Some of the cubes are found today at institutions like the Pacific Northwest National Laboratory (PNNL) in Washington state.
Measuring about two by two inches, the uranium cubes look rather inconspicuous.
But they are all made from the heaviest and one of the most dangerous materials on Earth – a radioactive element that can be fashioned into destructive projectiles and nuclear bombs.
According to the Maryland researchers, clues have emerged through their research to suggest the retrieved Nazi uranium was repurposed into America’s own nuclear programme.
Some, however, were clearly “picked off the pile” and handed and kept by various people as souvenirs.
Dr Hiebert, who was a PhD candidate at the time, said in 2013: “There’s this weird club they don’t know they’re a part of, and we want to get some of those stories.”
Professor Koeth presently owns two of the cubes after one was gifted to him on his birthday about 10 years ago, and the second was given to him by an anonymous donor.

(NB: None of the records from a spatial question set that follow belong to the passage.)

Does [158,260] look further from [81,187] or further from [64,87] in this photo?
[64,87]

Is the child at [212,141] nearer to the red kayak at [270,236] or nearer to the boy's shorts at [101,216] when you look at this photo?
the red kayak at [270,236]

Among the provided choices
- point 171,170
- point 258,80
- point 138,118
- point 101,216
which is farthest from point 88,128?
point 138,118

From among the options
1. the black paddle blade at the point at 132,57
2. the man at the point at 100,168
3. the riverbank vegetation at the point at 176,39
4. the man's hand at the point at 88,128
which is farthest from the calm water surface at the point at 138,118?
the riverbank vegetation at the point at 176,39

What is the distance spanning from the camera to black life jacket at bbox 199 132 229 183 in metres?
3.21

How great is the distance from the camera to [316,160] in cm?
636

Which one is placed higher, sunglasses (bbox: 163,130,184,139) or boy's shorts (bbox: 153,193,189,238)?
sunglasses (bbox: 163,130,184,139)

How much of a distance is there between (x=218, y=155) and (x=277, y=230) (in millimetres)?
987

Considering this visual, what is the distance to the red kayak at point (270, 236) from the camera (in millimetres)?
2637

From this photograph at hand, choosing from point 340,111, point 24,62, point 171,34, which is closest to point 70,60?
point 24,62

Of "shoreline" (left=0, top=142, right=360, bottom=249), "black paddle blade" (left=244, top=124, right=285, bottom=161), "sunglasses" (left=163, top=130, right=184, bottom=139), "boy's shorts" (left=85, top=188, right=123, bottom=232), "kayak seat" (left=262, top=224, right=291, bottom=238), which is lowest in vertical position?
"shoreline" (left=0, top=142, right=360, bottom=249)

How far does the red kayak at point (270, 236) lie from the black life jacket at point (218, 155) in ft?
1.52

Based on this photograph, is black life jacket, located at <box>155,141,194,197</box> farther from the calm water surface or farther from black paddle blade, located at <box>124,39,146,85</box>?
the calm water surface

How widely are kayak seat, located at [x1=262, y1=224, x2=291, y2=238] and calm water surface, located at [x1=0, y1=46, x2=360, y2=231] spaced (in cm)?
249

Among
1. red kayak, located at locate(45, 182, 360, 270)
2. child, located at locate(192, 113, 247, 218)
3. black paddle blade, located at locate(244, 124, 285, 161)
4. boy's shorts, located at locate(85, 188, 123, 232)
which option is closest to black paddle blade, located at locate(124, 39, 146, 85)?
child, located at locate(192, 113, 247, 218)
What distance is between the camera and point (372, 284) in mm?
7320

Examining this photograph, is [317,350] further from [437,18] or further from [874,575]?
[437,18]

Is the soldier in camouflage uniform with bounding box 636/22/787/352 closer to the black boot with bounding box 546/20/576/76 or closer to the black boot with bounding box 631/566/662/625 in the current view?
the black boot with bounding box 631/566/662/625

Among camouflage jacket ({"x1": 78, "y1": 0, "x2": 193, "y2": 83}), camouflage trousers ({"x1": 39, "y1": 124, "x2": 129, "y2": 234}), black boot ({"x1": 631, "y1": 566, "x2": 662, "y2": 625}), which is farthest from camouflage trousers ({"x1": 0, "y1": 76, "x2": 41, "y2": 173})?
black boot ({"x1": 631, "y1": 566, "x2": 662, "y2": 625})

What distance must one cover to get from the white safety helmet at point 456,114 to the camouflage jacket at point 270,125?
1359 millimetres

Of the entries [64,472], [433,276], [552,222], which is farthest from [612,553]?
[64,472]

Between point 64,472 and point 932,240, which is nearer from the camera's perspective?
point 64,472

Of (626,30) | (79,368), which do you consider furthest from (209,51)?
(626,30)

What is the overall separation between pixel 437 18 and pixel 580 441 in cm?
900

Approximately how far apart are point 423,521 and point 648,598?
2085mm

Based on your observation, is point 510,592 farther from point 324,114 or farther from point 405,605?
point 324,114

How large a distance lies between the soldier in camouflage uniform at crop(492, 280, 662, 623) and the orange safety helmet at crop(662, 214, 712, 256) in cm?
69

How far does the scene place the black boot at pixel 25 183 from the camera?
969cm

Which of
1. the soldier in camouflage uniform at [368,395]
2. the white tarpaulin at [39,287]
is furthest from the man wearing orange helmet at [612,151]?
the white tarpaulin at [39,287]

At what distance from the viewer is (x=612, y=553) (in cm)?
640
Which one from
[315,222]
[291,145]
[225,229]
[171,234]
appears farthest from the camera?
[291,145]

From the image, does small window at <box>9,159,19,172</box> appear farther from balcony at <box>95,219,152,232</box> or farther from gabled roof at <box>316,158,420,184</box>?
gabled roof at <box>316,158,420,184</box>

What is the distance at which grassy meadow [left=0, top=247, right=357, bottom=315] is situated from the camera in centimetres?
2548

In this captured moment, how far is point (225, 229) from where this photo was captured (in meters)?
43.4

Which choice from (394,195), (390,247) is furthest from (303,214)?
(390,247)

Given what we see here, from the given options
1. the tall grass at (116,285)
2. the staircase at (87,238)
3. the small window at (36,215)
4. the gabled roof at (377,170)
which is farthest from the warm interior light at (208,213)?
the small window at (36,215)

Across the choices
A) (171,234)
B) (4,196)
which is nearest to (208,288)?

When it landed on his desk eight years ago, it came with a handwritten note that read: “Taken from Germany from nuclear reactor Hitler tried to build. Gift of Ninninger.”
Robert D. Nininger was a geologist working with the US Atomic Energy Commission in the Fifties.
Professor Koeth and Dr Hiebert have since unearthed documents to show Nininger worked with the Manhattan Project.
Questions, however, remain about the second Nazi nuclear and what came to be of the other 400 Nazi cubes.
According to the Maryland researchers, it is likely the cubes were sold on the black market in the USSR.